犬笛のバラード (前編) | 八光流 道場記

八光流 道場記

京都で約30年、師範をやっております。
つれづれなるままに書き綴ってまいります。

おれは、去年の3月に重度の坐骨神経痛を患い2ヶ月以上仕事を休んだ。

その期間おれは1日も早く仕事復帰する為に自分でストレッチと歩行訓練をしていた。


2ヶ月近く経って大分歩けるようになったので近所の神社の石段に挑戦してみる事にした。


この神社の石段は、約300段でかなり急角度な上に1段の高さが少し高いので訓練には丁度いいと思った。


石段を登り始めて直ぐにおれは自分の考えの甘さに気付いた。

おれの坐骨神経痛の回復度では、この石段はハード過ぎた。


だが、ケダモノの回復力と言われたおれがこんな石段ごときを途中で断念するのは悔しいので何としても休み無しでしかも一切手摺りを持たずに境内まで登り切ってやると決めて一段一段登って行った。


この神社は、昔飼っていた黒い北海道犬アクとの散歩コースの一つでこの石段の下まで来るとリードを外して境内まで競走で駆け上がっていた。

普段参拝客の殆ど無い神社は、おれとアクにとって都合のいい遊び場だった。


あの頃 競走でアクに勝った事は無かったが石段の最上段まで上がるとそこにはアクが得意気に座って待っていた。

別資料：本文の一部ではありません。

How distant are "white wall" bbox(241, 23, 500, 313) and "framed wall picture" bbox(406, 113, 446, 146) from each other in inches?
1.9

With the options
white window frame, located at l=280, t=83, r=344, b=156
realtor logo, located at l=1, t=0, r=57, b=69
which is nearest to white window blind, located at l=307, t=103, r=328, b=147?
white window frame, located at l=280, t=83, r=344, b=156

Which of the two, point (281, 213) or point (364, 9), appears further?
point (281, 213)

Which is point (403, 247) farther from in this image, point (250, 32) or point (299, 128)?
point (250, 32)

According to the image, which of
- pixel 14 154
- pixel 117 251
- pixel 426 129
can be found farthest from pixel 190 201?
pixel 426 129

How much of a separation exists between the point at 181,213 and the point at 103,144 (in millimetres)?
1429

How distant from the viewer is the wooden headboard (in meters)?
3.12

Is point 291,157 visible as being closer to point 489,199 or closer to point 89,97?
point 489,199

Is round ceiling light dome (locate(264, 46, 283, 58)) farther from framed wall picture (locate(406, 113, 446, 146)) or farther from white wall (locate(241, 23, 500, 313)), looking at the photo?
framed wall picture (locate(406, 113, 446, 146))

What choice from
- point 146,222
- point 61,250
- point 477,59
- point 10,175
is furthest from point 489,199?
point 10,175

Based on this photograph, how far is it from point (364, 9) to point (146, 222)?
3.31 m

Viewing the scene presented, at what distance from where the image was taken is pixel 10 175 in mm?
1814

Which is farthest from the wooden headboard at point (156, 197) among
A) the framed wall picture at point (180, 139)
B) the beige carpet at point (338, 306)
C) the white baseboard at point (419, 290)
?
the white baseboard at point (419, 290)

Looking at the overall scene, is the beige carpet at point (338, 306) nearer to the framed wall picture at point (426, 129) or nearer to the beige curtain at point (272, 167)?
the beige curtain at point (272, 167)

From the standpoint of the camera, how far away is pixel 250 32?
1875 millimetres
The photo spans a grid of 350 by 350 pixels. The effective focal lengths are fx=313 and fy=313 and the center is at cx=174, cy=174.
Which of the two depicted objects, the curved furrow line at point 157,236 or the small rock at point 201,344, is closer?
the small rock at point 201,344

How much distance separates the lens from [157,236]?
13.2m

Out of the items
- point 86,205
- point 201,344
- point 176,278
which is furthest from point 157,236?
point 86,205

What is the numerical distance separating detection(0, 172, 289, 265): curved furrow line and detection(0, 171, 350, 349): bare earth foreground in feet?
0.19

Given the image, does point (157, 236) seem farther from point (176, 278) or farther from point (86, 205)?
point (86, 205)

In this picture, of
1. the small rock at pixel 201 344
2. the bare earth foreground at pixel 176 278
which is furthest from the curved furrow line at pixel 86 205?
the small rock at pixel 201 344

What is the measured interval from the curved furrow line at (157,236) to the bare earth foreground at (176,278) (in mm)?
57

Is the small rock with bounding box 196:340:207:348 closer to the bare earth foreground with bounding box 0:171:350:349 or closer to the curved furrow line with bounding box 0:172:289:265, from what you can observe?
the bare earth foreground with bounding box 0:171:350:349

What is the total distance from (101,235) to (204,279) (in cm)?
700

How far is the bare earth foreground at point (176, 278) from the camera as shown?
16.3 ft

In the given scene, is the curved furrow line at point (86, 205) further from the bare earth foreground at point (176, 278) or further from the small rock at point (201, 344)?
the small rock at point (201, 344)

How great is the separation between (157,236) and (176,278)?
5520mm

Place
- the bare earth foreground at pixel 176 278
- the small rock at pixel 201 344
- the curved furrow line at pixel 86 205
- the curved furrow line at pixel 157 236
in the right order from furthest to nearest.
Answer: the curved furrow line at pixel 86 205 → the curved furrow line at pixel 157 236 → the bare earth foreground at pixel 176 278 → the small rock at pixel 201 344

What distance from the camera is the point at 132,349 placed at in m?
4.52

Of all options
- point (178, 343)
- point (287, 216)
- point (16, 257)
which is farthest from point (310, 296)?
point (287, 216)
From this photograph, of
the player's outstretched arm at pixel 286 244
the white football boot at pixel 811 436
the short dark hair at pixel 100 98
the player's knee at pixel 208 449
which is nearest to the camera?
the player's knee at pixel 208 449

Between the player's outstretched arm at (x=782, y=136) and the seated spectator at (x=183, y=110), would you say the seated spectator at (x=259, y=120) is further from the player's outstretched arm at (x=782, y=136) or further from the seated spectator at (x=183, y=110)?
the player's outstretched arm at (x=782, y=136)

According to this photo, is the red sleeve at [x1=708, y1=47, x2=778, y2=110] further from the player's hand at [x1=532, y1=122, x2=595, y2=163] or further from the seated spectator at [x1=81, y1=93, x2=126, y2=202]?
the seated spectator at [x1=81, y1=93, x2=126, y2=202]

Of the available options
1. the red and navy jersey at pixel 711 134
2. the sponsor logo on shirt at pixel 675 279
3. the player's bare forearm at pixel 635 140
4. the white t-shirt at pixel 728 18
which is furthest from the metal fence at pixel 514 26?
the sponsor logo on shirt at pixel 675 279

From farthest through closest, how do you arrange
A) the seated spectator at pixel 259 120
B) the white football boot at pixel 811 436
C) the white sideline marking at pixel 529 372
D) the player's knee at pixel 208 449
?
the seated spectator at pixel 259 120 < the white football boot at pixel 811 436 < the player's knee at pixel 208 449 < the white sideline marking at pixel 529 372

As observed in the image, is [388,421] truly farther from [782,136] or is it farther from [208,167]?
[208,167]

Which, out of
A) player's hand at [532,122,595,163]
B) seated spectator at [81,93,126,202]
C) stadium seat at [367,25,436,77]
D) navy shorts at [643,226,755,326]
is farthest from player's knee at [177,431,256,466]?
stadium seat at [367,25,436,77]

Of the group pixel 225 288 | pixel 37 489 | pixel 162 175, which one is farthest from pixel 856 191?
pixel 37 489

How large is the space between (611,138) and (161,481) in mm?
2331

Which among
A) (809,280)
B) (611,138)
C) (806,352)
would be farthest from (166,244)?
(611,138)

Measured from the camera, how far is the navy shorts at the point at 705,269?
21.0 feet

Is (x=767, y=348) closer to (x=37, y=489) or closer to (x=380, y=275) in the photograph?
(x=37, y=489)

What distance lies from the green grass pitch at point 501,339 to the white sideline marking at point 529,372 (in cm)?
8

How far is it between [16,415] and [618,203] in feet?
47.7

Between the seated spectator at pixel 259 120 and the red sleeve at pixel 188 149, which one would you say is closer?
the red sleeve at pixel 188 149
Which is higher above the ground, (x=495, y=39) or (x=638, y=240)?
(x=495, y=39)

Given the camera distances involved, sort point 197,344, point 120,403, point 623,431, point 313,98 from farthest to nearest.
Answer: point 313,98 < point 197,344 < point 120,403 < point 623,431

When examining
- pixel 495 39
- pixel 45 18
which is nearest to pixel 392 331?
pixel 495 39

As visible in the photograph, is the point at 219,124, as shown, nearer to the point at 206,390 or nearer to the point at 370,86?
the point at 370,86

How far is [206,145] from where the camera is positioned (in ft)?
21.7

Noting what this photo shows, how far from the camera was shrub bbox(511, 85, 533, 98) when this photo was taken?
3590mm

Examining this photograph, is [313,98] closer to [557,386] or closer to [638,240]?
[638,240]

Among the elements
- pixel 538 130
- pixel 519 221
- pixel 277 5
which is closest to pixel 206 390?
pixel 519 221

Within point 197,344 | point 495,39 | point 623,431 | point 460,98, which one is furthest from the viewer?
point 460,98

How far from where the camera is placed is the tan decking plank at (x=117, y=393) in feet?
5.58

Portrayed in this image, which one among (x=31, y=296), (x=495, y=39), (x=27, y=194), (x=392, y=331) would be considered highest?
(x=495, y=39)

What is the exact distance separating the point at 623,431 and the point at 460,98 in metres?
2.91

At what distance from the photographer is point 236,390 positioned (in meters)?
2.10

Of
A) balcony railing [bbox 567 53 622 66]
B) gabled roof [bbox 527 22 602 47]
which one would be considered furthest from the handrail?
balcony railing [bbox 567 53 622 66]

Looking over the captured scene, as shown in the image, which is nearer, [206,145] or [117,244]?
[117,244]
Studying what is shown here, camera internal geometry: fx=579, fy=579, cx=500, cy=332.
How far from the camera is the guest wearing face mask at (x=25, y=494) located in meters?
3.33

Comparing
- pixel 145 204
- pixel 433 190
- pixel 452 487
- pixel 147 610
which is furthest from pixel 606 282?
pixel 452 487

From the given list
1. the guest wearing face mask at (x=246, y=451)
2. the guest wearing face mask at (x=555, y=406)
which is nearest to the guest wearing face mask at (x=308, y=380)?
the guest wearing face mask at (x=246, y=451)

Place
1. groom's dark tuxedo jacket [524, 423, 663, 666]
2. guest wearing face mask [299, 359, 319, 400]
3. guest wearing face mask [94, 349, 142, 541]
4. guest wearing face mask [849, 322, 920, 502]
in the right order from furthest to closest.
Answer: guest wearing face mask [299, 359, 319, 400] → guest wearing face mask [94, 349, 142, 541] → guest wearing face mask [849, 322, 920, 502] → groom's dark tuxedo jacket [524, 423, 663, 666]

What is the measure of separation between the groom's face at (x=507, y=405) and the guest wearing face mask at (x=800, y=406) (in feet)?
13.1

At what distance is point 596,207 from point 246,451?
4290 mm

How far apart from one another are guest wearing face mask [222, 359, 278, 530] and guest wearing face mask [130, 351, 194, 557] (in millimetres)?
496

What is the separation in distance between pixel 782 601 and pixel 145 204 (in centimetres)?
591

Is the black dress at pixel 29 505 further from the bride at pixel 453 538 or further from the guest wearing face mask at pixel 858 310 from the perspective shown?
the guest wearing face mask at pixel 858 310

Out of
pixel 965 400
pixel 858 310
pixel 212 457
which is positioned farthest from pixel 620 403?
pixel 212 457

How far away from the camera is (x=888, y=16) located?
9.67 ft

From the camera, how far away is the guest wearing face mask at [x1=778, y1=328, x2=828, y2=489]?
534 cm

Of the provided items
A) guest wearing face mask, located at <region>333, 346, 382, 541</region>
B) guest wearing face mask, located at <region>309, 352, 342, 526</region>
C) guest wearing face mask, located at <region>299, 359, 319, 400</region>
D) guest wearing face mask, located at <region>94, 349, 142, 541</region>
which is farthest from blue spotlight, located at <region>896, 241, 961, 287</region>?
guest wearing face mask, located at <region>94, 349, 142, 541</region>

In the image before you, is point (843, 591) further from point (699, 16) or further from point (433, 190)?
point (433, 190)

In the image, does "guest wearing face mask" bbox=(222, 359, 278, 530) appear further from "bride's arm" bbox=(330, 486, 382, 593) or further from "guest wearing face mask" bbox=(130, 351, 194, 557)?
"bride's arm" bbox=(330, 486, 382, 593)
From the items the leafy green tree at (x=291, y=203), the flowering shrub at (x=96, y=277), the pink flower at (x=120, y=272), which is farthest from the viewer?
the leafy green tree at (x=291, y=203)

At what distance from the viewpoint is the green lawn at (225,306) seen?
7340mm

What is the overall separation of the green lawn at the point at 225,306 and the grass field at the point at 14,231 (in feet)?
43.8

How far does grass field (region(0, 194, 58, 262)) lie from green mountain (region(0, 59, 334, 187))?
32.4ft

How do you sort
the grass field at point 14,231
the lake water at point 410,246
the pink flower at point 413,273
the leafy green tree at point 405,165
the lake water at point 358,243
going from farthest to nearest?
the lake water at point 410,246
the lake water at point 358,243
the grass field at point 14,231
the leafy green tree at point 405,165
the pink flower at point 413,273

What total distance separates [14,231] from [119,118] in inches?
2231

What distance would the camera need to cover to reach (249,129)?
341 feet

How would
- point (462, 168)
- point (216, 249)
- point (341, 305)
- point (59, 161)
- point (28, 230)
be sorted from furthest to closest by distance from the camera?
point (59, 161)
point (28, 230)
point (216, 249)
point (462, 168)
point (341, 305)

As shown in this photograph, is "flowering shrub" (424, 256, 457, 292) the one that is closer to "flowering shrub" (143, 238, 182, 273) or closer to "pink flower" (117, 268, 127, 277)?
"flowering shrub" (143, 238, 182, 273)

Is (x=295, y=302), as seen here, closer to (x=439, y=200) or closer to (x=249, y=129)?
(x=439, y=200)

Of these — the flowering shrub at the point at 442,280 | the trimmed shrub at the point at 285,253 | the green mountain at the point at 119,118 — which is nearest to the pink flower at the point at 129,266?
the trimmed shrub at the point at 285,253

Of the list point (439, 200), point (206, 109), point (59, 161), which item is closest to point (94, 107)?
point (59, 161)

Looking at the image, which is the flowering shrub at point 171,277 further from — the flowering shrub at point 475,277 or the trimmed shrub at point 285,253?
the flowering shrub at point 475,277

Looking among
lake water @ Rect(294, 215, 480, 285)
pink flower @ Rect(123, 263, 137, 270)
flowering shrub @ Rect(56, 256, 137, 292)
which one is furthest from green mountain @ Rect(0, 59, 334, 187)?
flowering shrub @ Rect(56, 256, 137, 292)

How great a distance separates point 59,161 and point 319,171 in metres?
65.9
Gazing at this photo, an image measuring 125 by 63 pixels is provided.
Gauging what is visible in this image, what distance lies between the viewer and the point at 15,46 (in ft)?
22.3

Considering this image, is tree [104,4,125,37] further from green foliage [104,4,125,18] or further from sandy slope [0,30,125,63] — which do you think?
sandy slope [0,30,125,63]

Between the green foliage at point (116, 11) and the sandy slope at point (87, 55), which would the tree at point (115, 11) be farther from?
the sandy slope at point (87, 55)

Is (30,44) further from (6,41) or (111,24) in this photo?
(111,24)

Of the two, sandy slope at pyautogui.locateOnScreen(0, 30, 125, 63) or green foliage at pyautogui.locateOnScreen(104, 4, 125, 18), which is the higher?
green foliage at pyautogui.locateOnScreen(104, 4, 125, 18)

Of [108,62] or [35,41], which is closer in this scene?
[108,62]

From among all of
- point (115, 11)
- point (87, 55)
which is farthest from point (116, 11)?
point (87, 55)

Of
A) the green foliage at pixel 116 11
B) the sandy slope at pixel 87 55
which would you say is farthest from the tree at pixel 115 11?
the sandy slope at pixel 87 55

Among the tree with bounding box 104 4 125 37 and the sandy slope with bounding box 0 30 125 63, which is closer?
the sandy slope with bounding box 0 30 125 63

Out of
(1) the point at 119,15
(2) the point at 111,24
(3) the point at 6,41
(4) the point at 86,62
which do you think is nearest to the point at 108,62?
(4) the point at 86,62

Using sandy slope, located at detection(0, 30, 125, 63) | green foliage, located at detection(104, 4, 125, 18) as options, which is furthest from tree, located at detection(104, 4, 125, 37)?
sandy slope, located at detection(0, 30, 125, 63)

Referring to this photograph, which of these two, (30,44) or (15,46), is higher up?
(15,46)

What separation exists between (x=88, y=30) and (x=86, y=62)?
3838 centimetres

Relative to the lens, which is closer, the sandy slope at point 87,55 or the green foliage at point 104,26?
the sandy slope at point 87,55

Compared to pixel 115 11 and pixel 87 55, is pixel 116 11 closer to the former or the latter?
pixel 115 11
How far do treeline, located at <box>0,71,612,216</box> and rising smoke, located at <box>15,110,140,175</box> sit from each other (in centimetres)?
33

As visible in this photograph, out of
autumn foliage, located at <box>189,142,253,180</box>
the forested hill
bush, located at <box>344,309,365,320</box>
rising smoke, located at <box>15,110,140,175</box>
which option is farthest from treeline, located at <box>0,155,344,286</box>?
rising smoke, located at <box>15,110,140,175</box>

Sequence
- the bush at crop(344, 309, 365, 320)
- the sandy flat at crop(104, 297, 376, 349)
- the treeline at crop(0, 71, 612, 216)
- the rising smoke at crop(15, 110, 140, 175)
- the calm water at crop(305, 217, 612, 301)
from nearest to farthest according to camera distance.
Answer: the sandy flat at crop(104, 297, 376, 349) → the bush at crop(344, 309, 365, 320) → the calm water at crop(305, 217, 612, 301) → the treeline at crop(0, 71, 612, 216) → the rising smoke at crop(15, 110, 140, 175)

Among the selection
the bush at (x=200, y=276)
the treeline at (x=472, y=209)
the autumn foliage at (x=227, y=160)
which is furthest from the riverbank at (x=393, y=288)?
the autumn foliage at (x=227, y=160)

アクと一気に駆け上がっていた石段をこの日は、歩いて最上段まで上がるだけでも必死な自分か情けなく苛立ちを感じていた。


100段位上がった辺りから徐々に脚の感覚が鈍くなって来た。


立ち止まりそうになった時 おれの後ろから何かが追い抜いて行ったような気配を感じた。


そう言えばいつもこの辺で後ろから走って来たアクに追い抜かれていたのを思い出した。

その記憶が、後ろから抜き去って行った何かの気配になったんだろう。


まだまだ石段は続く。

次第に余計な事を考える余裕が無くなって来た。